Our home component can actually add this widget3 dynamically. To do that, we need an element with a ref on it. We'll call this ref Container, and this gives us the way to look it up using ViewChild. So, ViewChild, and we'll look it up by that string of "container," call this container, and make sure to import ViewChild.
Now in ngAfterContentInit...AfterContentInIt, again, is the one where the ng content has been rendered, so you have access to everything inside of the template and can add things before ngAfterViewInIt fires. With this container...let's just log it out and look at what it is. Let's save.
I'll open up the dev tools, and you'll see this is an ElementRef, and to be able to add something to it, right now we just have the native element, so that would do the native-type stuff. But we want what's called a ViewContainerRef, and we can get that by saying we want to read, so read this as a ViewContainerRef. Meaning, instead of reading this as that ElementRef, now it's going to read it as a ViewContainerRef. It's just configuration step.

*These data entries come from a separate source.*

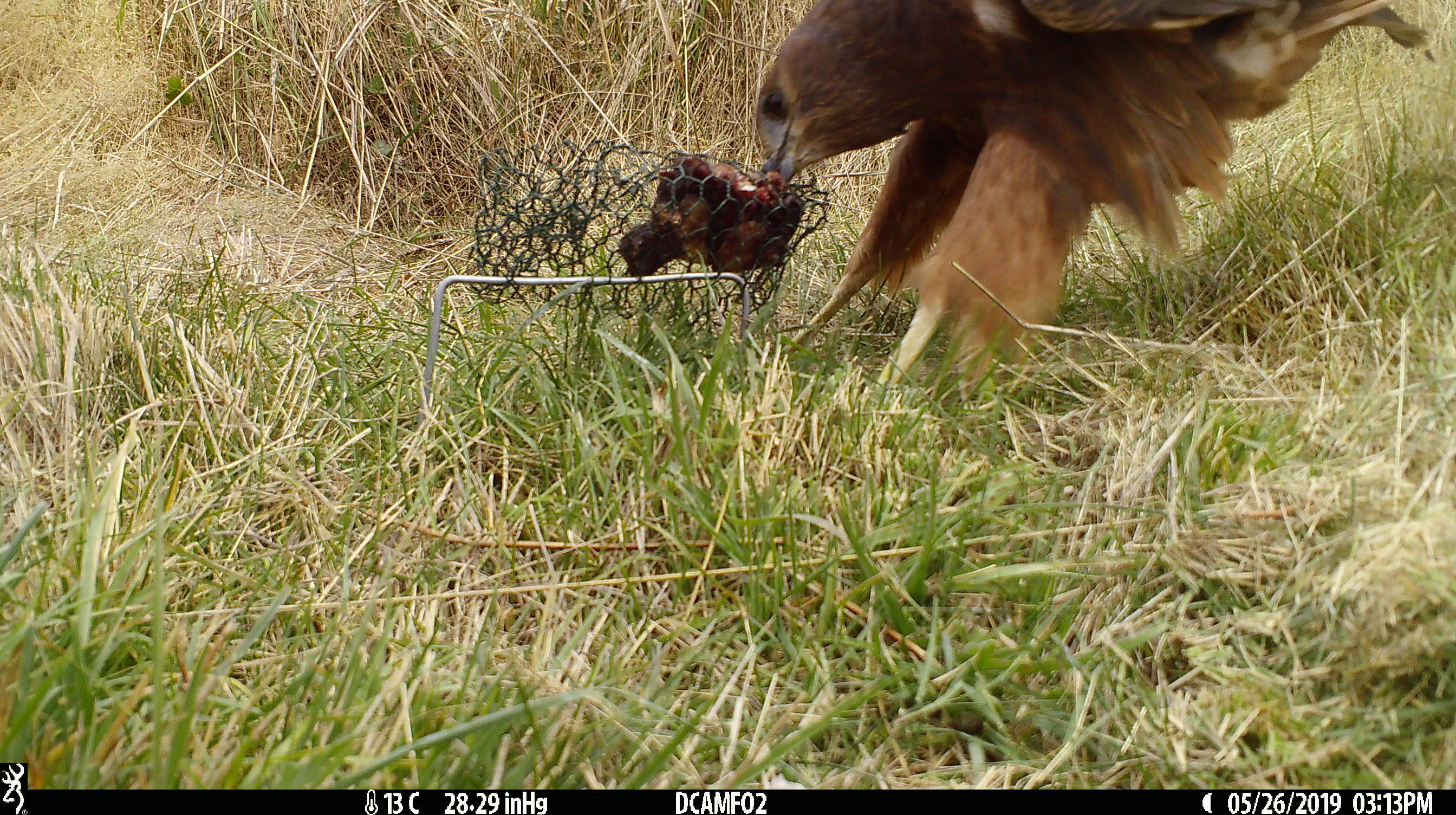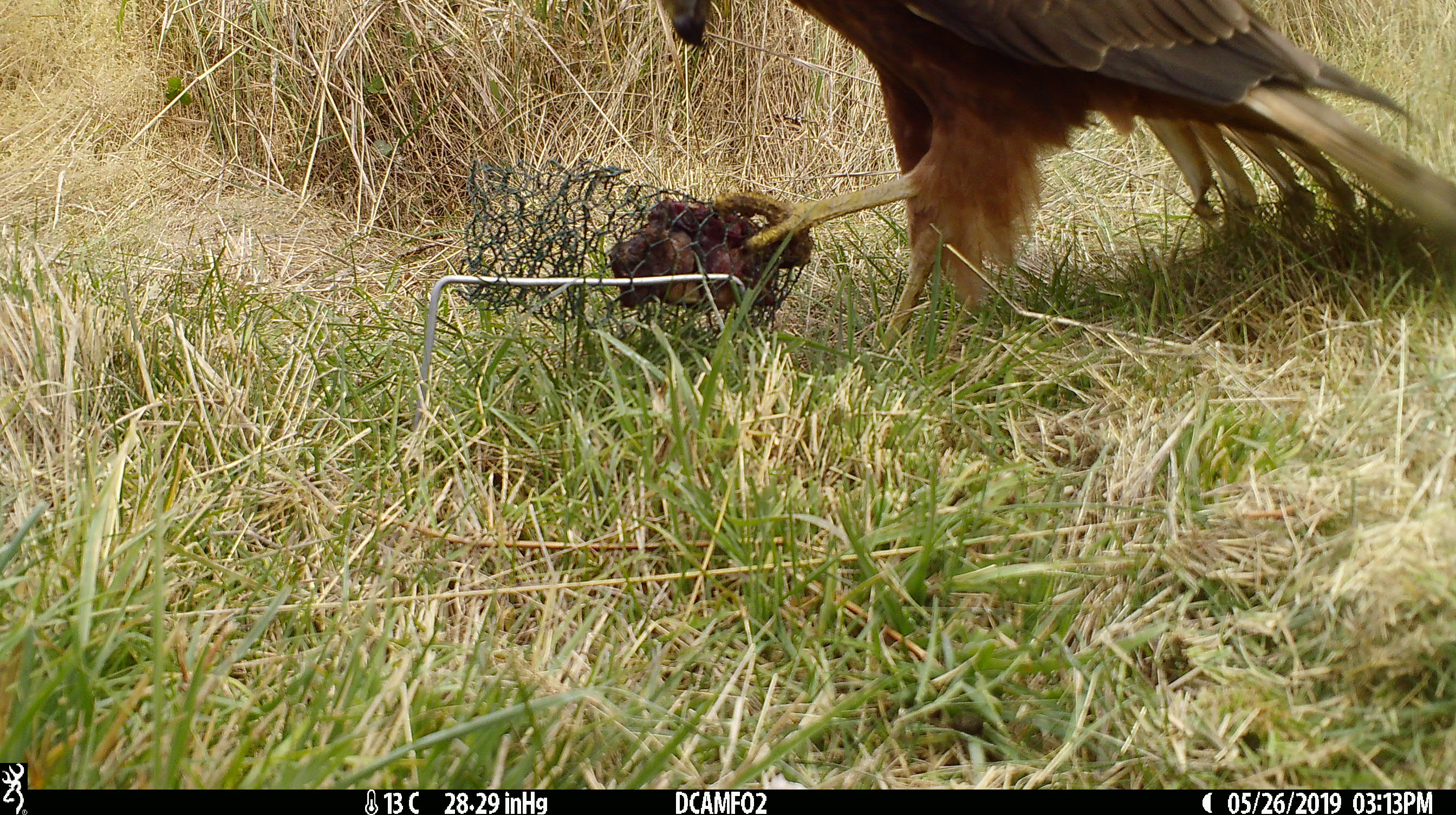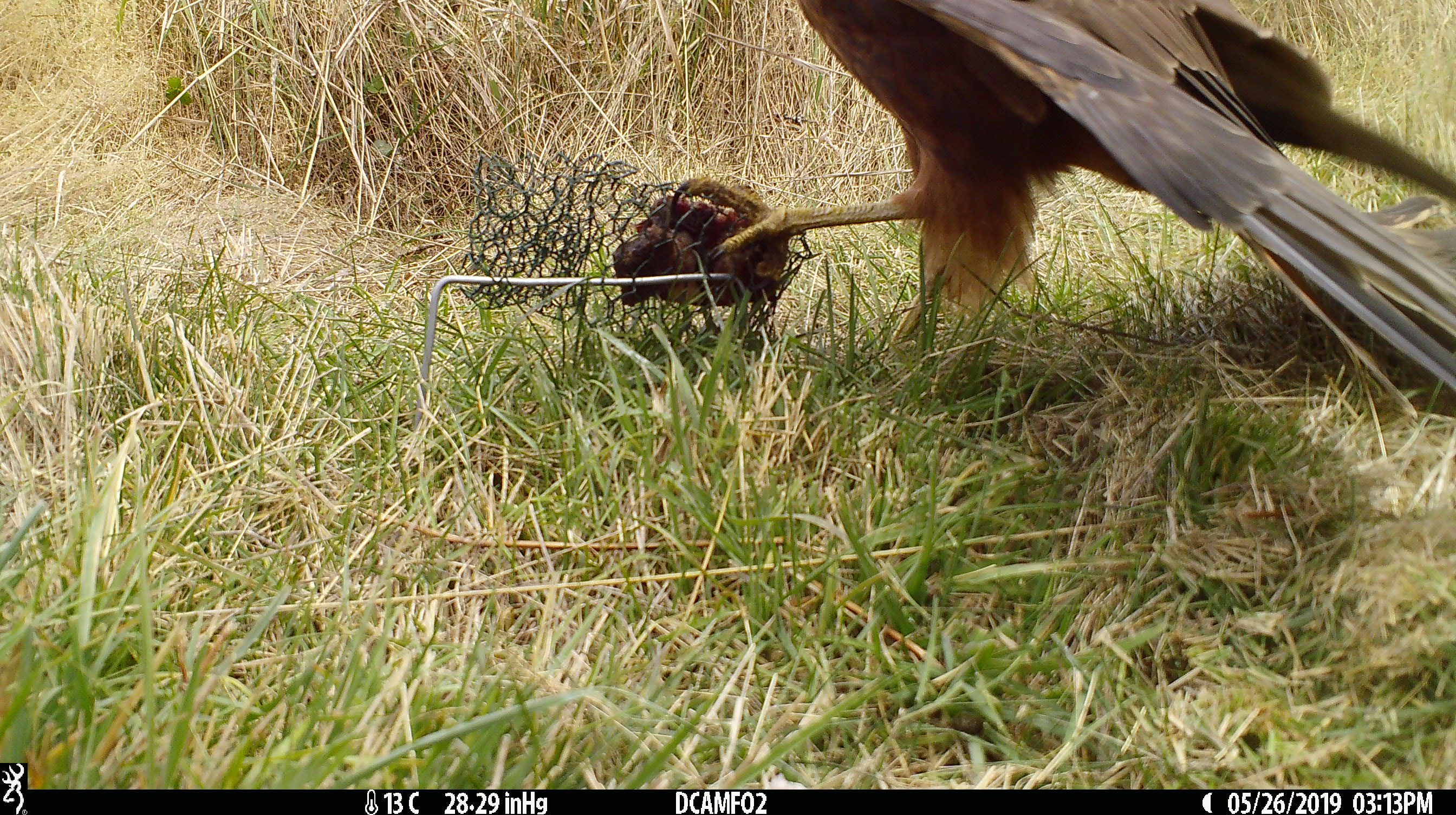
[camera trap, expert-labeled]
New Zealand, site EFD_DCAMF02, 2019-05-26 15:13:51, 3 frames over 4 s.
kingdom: Animalia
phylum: Chordata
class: Aves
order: Accipitriformes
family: Accipitridae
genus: Circus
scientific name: Circus approximans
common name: swamp harrier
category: harrier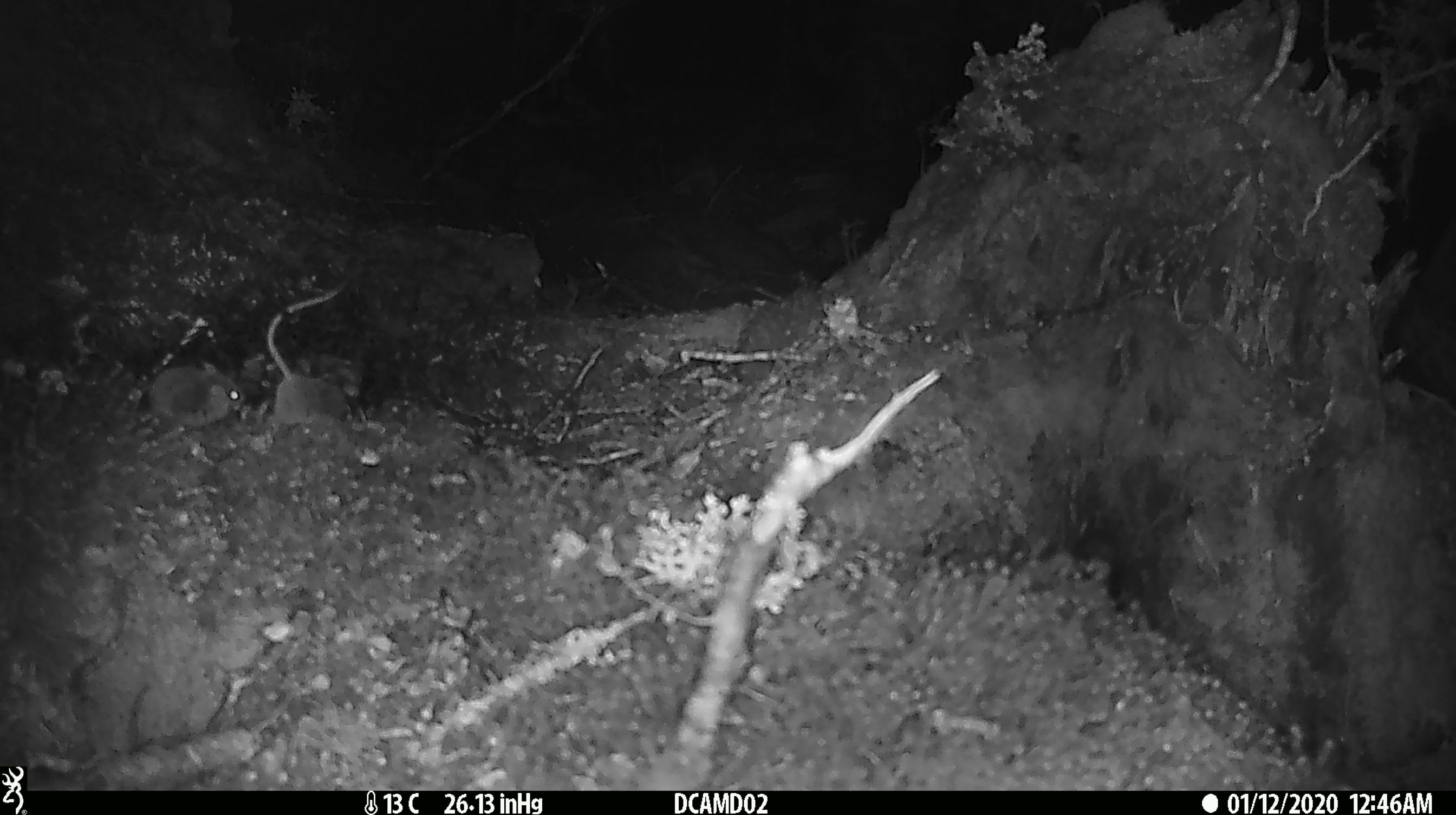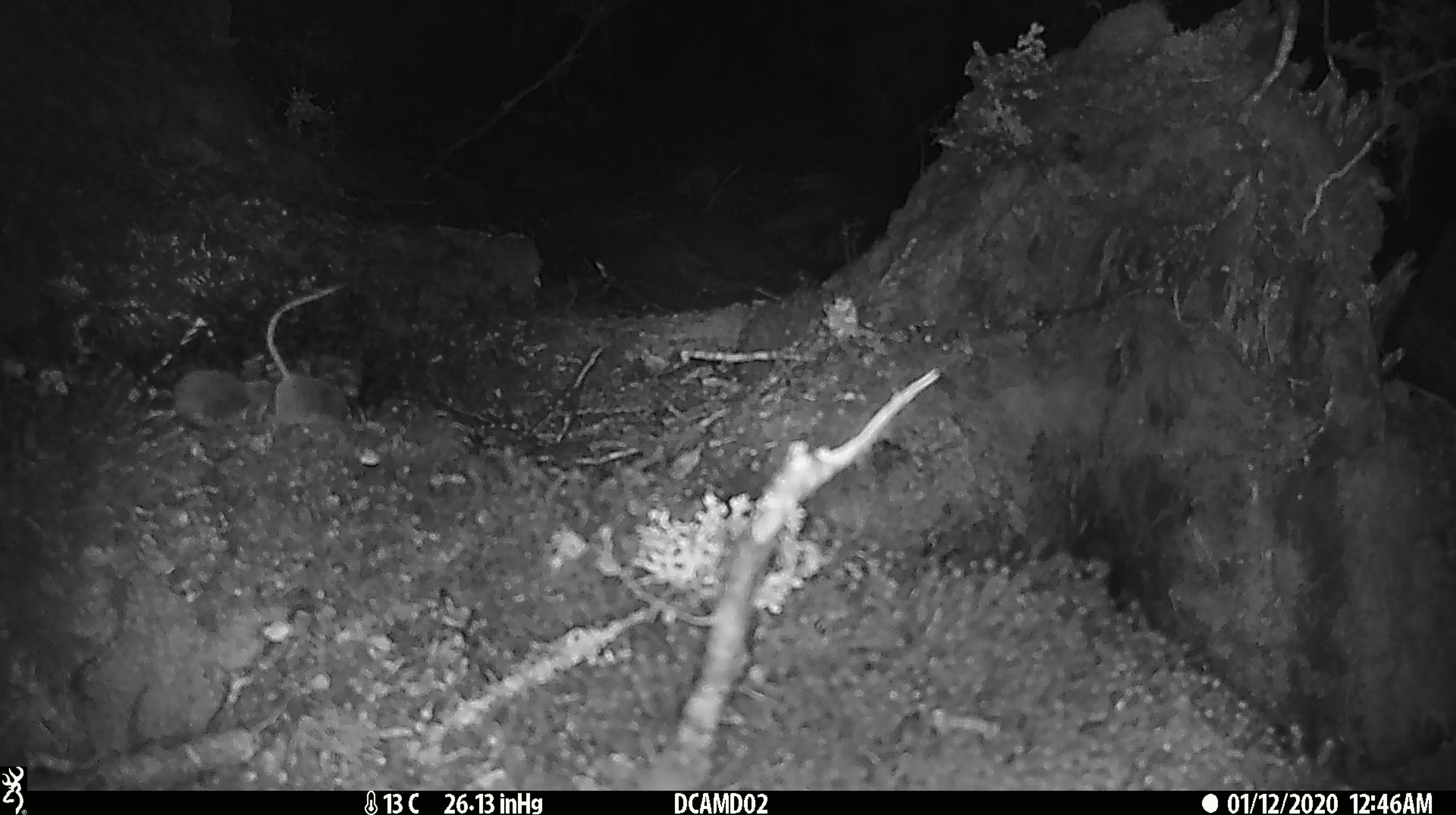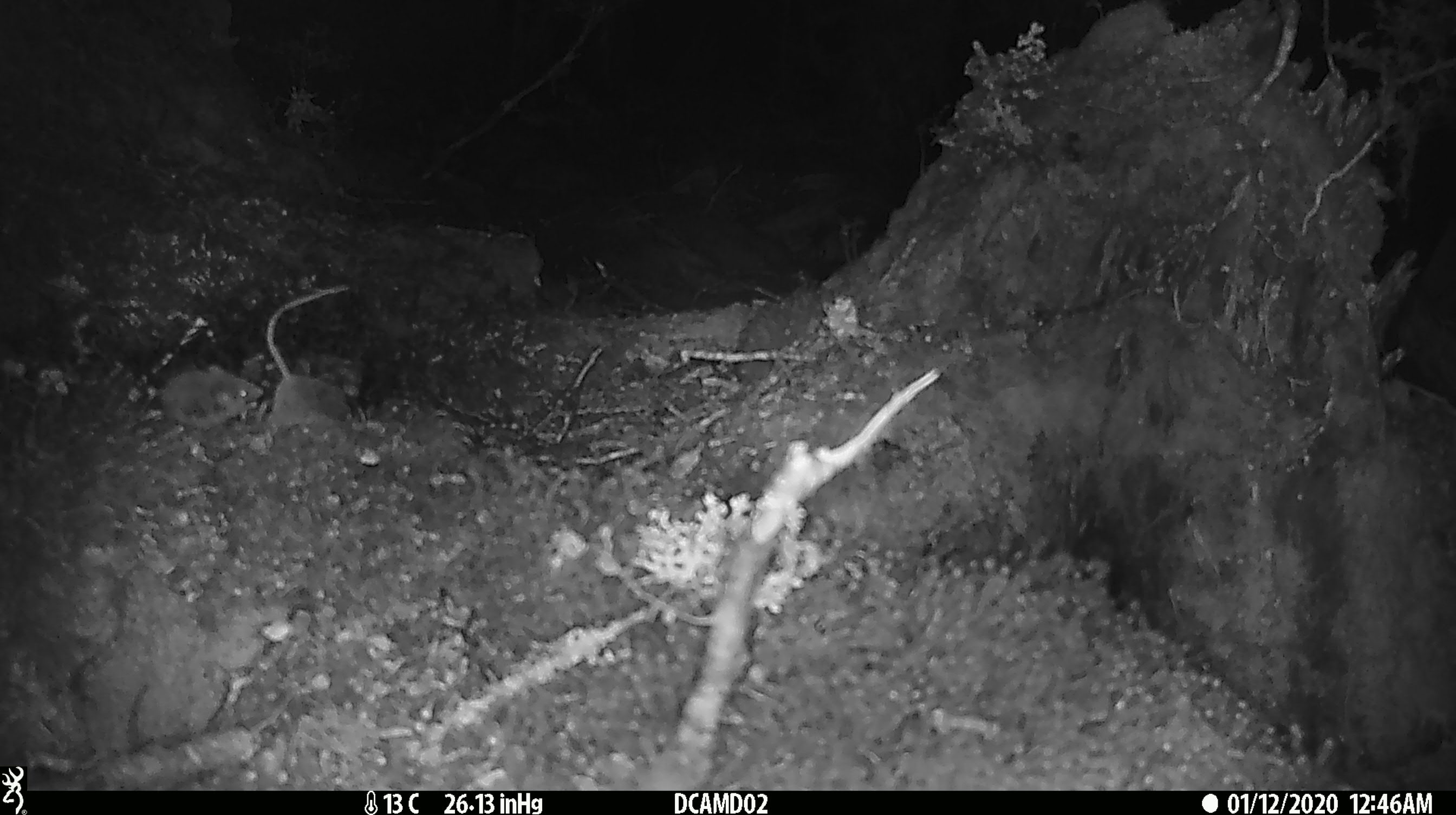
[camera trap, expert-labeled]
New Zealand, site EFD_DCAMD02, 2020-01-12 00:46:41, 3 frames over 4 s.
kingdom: Animalia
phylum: Chordata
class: Mammalia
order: Rodentia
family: Muridae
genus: Mus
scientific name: Mus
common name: mouse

If I open up the dev tools again, now we have a ViewContainerRef, which has some methods on it, like this.container.createComponent. CreateComponent takes what's called a component factory. To create the component, we need to pass a ComponentFactory into here.
You get component factories by injecting the ComponentFactory Resolver service, so ComponentFactory Resolver. With this Resolver, this ComponentFactory Resolver, we can say thisResolver.resolve ComponentFactory, and then look it up by the type.
We'll look it up by Widget3. Let's make this a bit more readable. We'll say const WidgetFactory is the resolver, Resolve ComponentFactory Widget3, and pass in the WidgetFactory. This actually isn't going to work and the dev tools will show that. This'll explode on me, saying that it cannot find ComponentFactory for Widget 3.
That's because, by default, Angular and the Angular compiler are not going to include that compiled side of the components that aren't referenced by selector in the templates. By default, it's going to look up its selector, and only then bundle it. Then it's going to discard any other components that you defined.
Even though in Widgets module we declared these and exported them, that simply means, if a selector is used, so before we had Widget3, if this selector is there, then bundle Widget3 inside of there. But it would have discarded Widget1 and Widget 2, because, even though they're exported, they're not being used in a selector somewhere so it would seriously save on the bundle size.
Basically, if you want to hard code and make sure that the compiler includes the components you want, there is something called entry components, and you can add Widget3 there. This is saying that somewhere in my code I am definitely going to use Widget3. This is usually with the createComponent and the component resolver.
As you can see, we referenced it here. Somewhere in my code, I'm going to use this, so please, please, please don't get rid of this. Compile it in, and let me use it as a component. From here, there are no more errors. You can see that no errors thrown, and we simply have out inputs.
Right now, we actually have the input being added here, and that second input, let's delete that one. You'll see this is just one input, and I can type in there. I can actually just create a whole bunch of these guys, hit save, and then it'll add all these different widget factories.
Each widget factory will create a new instance of this component when you invoke CreateComponent, so you've got a whole bunch of Widget3s on the page that were provided by the widget factory, created by the ViewContainerRef, and that widget factory was found by resolving ComponentFactory, as long as you defined it in your entry components.